Preventing From Being Hacked
Awareness is Key - Minimizing Risks of Being Hacked - Enclosed a Few Important Measures (send me a note in order to get TimeCentury's Top-25):
• Educate staff, employees and suppliers about cyber security risks and create appropriate policies and procedures (see TimeCentury: Presentación de Sensibilización y Concientización, también Campañas de Sensibilización y Concientización).
• Do not open attachments from unknown sources.
• Implement firewall - either software firewall or if you have a small office network a hardware firewall - and anti-virus, anti-spam, and anti-spyware tools.
• Check on the security settings of the browser (they have various security and privacy settings, e.g. to tell websites to not track your online movements).
• Encrypt all confidential data whenever possible (computer, USB, Backup, NAS, …).
• Based on the inventory of allowed hardware and software: update regularly your operating system and all application (especially browser, flash player, real, player, adobe acrobat, and all others) as well as update firmware on switches, routers, firewalls, and all other hardware.

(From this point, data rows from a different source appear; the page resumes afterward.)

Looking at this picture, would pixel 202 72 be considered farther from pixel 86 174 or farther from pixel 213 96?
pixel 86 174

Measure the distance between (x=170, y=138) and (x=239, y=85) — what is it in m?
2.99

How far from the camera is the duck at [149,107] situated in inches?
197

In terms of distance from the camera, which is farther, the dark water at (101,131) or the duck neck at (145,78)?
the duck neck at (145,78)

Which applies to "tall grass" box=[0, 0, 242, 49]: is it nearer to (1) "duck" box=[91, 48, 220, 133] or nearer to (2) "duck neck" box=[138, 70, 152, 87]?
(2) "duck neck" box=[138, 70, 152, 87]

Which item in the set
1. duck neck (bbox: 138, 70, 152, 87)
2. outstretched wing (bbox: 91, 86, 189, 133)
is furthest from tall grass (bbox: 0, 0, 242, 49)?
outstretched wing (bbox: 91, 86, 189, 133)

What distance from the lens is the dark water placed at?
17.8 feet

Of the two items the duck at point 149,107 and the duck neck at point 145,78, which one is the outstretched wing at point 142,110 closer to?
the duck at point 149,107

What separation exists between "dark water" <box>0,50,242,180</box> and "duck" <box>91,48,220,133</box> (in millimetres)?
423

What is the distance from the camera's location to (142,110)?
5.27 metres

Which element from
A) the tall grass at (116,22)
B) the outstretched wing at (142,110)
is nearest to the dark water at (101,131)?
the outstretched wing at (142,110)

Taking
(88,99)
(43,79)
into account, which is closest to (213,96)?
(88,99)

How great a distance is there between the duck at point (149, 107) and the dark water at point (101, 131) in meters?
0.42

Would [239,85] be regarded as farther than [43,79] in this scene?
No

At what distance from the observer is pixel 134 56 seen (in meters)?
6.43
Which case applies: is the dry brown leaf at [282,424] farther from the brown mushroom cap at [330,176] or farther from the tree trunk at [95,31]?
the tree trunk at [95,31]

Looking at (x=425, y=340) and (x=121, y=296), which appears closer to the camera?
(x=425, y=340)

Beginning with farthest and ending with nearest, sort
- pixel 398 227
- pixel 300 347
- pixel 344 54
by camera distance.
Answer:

• Use complex, secure passwords (8 - 10 characters for normal users, 15 characters for admin accounts).
• Use always different passwords for different accounts (create different password for each online account).
• Implement account lockout -> e.g. after one minute the computer automatically locks itself.
• Do not use the computer logged in as administrator or root (because in case of a hacker gets access, he has full rights to do everything).
• Prevent installation / execution of unauthorized software (get a list of all installed programs and delete / switch off the ones not in use).
• Secure your e-mail >convert incoming HTML content to plain text and block all file extensions by default, except maybe the one or two you want to allow.
• Define and enforce security domains >who needs access to what?
• Use the privacy settings on all social media accounts (only the people you want to share can see your information).
• Padlock symbol: when using online services always check there is a padlock symbol in front of the URL, and that the web address begins "https://".
• WiFi you connect to: protect your WiFi with strong password and encryption; never use unprotected WiFi hotspots in public places like restaurants, airports, …
• Type out web addresses, be suspicious: emails with hyperlinks, and if asked to log into an account or provide payment details, type out the URL yourself and go directly to the legitimate site.
• Logout and switch off WiFi on computer when computer / Internet is not used.